As is the case with most days, I got to Cooper's day care while they were in the rainy day room. This is a large, open room that the kids play in when it is raining or too wet to play outside. As is also the case with most days, when Cooper saw me at the door he started crying because he was having so much fun he didn't want to leave to go home. (I don't really understand because when his mommy is there he doesn't do this) So by coaxing him to leave with pizza and the prospect of picking up mommy, he sort of acted like he wanted to go with me...sort of. Finally I picked him up which began the all-out wailing and crying "mommy." By the time we made it to his classroom to go to the potty and sign out he had stopped crying, but had a REALLY bad attitude.
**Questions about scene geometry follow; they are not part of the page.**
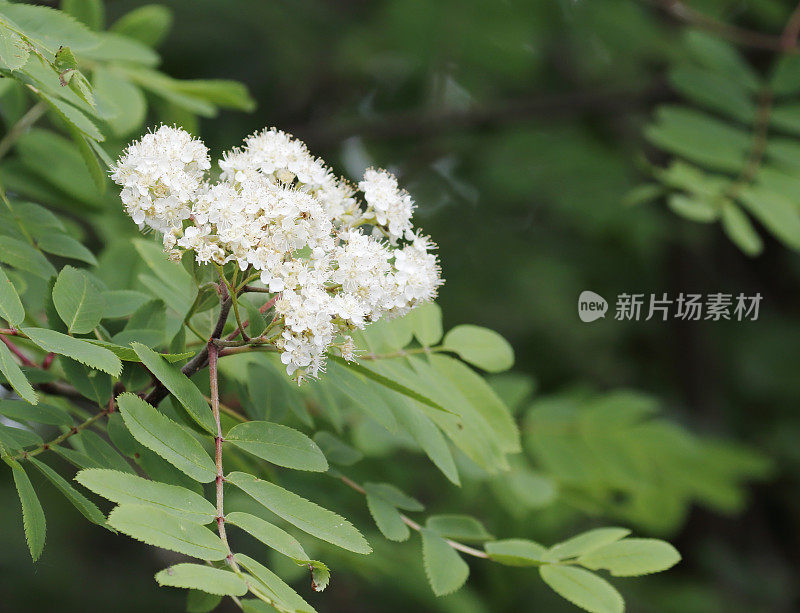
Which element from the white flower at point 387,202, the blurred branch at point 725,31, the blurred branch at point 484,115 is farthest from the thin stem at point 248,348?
the blurred branch at point 484,115

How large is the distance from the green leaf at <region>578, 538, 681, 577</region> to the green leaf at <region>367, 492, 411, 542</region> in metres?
0.35

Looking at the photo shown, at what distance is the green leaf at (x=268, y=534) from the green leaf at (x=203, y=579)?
13 centimetres

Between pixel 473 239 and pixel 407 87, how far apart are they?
3.37 feet

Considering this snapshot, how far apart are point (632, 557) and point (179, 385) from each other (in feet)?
3.01

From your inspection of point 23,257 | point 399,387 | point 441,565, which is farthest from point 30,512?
point 441,565

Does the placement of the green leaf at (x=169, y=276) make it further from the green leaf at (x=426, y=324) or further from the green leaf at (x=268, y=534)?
the green leaf at (x=268, y=534)

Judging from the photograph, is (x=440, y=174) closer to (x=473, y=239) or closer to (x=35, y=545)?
(x=473, y=239)

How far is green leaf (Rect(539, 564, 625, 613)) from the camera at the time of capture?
1549mm

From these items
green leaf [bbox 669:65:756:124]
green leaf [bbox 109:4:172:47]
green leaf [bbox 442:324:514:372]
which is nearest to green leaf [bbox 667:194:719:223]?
green leaf [bbox 669:65:756:124]

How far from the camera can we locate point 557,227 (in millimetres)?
5172

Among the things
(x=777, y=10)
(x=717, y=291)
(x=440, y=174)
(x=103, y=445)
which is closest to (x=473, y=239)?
(x=440, y=174)

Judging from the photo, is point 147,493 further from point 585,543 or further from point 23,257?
point 585,543

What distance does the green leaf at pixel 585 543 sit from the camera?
1690mm

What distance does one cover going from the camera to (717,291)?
16.4 ft
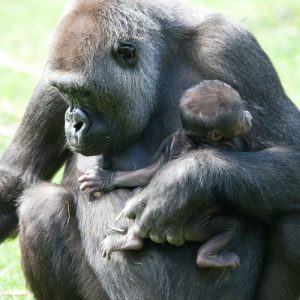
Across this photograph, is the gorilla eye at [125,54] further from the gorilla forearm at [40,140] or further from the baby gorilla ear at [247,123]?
the baby gorilla ear at [247,123]

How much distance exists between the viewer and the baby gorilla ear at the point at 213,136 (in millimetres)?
4465

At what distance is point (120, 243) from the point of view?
450cm

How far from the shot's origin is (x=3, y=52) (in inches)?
571

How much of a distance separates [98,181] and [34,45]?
35.6 ft

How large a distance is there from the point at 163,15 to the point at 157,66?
0.97 ft

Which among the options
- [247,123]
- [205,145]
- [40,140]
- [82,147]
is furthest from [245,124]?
[40,140]

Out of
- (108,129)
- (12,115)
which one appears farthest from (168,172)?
(12,115)

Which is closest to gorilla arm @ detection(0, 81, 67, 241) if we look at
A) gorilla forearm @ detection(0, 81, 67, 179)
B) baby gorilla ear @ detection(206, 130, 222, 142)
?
gorilla forearm @ detection(0, 81, 67, 179)

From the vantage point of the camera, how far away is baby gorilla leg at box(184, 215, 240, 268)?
4.43 m

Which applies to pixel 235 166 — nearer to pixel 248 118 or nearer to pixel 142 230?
pixel 248 118

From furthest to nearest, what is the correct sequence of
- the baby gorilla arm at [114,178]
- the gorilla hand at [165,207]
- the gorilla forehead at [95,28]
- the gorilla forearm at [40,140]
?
the gorilla forearm at [40,140], the baby gorilla arm at [114,178], the gorilla forehead at [95,28], the gorilla hand at [165,207]

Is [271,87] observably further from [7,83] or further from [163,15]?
[7,83]

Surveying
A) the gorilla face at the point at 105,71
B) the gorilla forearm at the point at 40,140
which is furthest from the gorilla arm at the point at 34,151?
the gorilla face at the point at 105,71

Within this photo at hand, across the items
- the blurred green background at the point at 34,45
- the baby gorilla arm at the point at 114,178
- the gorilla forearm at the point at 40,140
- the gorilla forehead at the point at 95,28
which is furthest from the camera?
the blurred green background at the point at 34,45
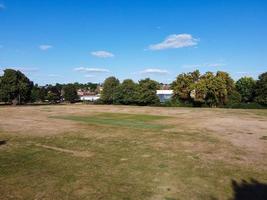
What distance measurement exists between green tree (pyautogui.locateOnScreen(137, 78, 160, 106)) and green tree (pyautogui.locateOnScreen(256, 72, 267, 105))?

While in the bathroom he was very growly and even decided he was going to raise his voice at me. I told him that he wasn't to use that tone with me again, and if he did, we weren't stopping at the water fountain (another one of his favorite things to do one the way out). He raised his voice again so I picked him up, walked past the water fountain and through the door.
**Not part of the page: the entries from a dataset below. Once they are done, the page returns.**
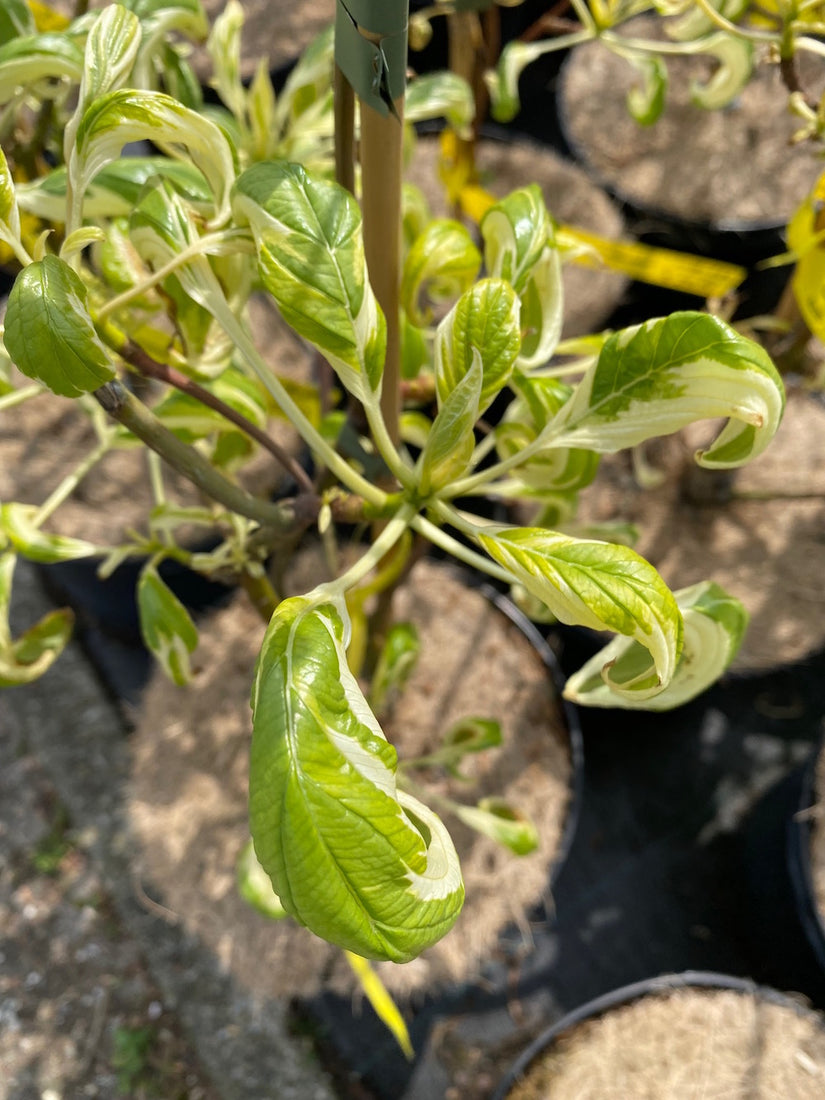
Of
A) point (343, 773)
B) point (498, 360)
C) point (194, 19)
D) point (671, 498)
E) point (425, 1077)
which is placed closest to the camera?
point (343, 773)

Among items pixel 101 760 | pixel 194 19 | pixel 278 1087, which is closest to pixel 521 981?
pixel 278 1087

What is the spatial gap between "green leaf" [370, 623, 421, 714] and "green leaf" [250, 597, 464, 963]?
449mm

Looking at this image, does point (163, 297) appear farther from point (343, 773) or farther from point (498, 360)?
point (343, 773)

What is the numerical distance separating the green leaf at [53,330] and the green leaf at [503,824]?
564 mm

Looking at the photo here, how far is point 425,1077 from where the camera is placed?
40.6 inches

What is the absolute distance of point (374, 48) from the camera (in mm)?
356

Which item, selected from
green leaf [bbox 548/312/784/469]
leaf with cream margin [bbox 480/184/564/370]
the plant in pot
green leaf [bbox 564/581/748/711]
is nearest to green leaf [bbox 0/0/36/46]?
the plant in pot

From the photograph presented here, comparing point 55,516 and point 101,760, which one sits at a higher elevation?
point 55,516

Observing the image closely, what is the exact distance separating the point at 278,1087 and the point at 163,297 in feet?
3.24

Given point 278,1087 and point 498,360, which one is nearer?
point 498,360

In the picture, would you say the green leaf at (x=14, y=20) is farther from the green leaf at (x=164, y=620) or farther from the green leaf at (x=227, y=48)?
the green leaf at (x=164, y=620)

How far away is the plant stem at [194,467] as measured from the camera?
0.38 metres

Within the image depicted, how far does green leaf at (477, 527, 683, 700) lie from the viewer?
0.36 metres

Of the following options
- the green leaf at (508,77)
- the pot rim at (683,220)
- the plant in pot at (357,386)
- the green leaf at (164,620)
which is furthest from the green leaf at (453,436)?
the pot rim at (683,220)
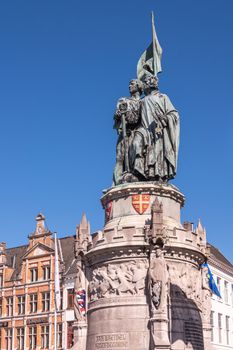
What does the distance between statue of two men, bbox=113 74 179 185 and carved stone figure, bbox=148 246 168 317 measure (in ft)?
14.2

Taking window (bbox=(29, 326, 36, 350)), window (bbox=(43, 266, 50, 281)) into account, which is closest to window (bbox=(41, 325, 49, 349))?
window (bbox=(29, 326, 36, 350))

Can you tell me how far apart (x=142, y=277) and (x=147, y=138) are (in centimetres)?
611

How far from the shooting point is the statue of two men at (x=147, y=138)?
25016 millimetres

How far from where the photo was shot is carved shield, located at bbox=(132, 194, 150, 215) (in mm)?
23622

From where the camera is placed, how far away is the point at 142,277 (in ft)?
72.5

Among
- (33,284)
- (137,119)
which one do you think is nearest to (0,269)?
(33,284)

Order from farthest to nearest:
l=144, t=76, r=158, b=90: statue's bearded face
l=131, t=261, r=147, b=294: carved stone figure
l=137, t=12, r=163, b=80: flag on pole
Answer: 1. l=137, t=12, r=163, b=80: flag on pole
2. l=144, t=76, r=158, b=90: statue's bearded face
3. l=131, t=261, r=147, b=294: carved stone figure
As we made our way through the center he began to really cry, loudly. I put him down to walk and he tried to refuse to hold my hand. Because we were in a parking lot I refused to let go. We made it to the car all the while he's crying and really starting to throw a fit. As I picked him up to get in the car he started yelling. I can't remember what he said, but it was the loudest he had gotten. I told him if he did that again that he would not get any gum when we picked up his mommy (gum is typically his treat for no accidents throughout the day). He yelled again and therefore I told him, "No gum, I am going to tell you mommy that you aren't to get any."
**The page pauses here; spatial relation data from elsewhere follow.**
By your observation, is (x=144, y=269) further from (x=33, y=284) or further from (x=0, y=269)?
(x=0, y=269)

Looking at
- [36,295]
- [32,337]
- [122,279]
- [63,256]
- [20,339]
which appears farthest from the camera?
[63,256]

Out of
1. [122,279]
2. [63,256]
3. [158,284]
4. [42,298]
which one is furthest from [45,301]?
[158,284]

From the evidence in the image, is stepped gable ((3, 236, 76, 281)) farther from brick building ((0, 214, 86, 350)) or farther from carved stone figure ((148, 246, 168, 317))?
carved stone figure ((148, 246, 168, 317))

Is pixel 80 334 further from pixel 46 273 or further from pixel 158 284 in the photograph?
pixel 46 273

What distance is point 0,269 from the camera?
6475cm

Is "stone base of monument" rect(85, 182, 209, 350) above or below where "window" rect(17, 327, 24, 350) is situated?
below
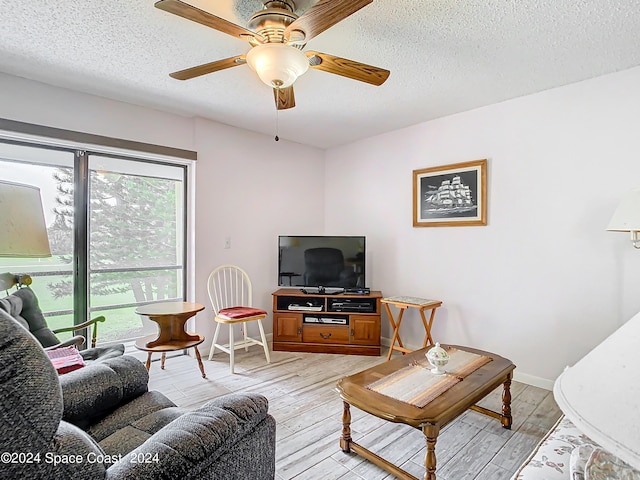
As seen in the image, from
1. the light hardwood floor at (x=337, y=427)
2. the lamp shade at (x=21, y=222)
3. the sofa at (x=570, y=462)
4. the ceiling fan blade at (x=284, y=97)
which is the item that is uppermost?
the ceiling fan blade at (x=284, y=97)

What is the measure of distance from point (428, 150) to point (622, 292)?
2036mm

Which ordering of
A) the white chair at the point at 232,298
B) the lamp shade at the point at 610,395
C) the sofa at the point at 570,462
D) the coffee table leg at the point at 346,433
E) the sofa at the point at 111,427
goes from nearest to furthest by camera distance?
the lamp shade at the point at 610,395, the sofa at the point at 111,427, the sofa at the point at 570,462, the coffee table leg at the point at 346,433, the white chair at the point at 232,298

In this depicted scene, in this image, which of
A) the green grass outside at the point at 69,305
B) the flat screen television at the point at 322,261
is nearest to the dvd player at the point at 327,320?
the flat screen television at the point at 322,261

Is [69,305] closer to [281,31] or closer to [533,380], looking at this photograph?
[281,31]

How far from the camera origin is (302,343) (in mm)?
3799

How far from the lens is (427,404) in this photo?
1.68 meters

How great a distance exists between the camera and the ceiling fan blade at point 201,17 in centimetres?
139

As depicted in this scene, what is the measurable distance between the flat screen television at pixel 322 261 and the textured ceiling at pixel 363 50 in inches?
55.8

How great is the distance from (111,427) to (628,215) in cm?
292

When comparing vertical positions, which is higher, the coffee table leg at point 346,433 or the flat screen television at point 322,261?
the flat screen television at point 322,261

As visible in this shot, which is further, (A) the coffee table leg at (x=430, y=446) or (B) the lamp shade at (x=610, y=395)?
(A) the coffee table leg at (x=430, y=446)

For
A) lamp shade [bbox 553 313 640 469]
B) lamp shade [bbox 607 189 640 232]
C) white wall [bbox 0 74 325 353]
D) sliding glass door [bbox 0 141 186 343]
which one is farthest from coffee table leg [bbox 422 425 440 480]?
sliding glass door [bbox 0 141 186 343]

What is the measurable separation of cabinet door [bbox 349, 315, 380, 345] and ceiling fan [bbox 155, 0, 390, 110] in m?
2.51

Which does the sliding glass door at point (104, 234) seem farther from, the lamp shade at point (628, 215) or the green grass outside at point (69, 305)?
the lamp shade at point (628, 215)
By this time I was very frustrated with him. I can't really understand why he hates it when I pick him up, but when his mommy is there he jumping for joy to go home. I wish he didn't act up in front of people of school. I wish he didn't think raising his voice will get him what he wants. However, this time was different. I don't know if it was just the combination of all events or what, but I was very frustrated. All the way to get Allison he said over and over, "I want gum daddy." However, I chose not to respond in hopes that he would simply quit asking. He finally did, however that gave way to total sobbing.

When Allison got in the car, obviously she didn't know what was going on so I gave her the quick version. She told him that he wasn't getting gum because he was mean to his daddy and that he needed to apologize. He sat in silence for about 5 minutes and then I hear him say to Allison,"I want to say I'm sorry." She told him okay and then he said, in the sweetest little voice, "I'm sorry daddy." I said that's okay and then he asked for gum. Allison again told him "no, that he didn't get gum just because he apologized." He started crying again, saying "but I said I'm sorry." This was definitely when my irritation began to wear off. Soon after that he quit crying, but I could tell he was still upset. I leaned over and put my hand on his leg. He quickly grabbed my hand and I thought he was going to push it away. However, he grabbed it very tightly and looked at his mommy saying, "I just want to hold his hand."

To this I say, what's a dad supposed to do? There's no way a person could stay frustrated at that. He obviously was sorry and obviously was glad that I made the decision to try to console him. His response of grabbing my hand so tightly was one that I will not forget for a long time, maybe never. I love that little boy with all my heart.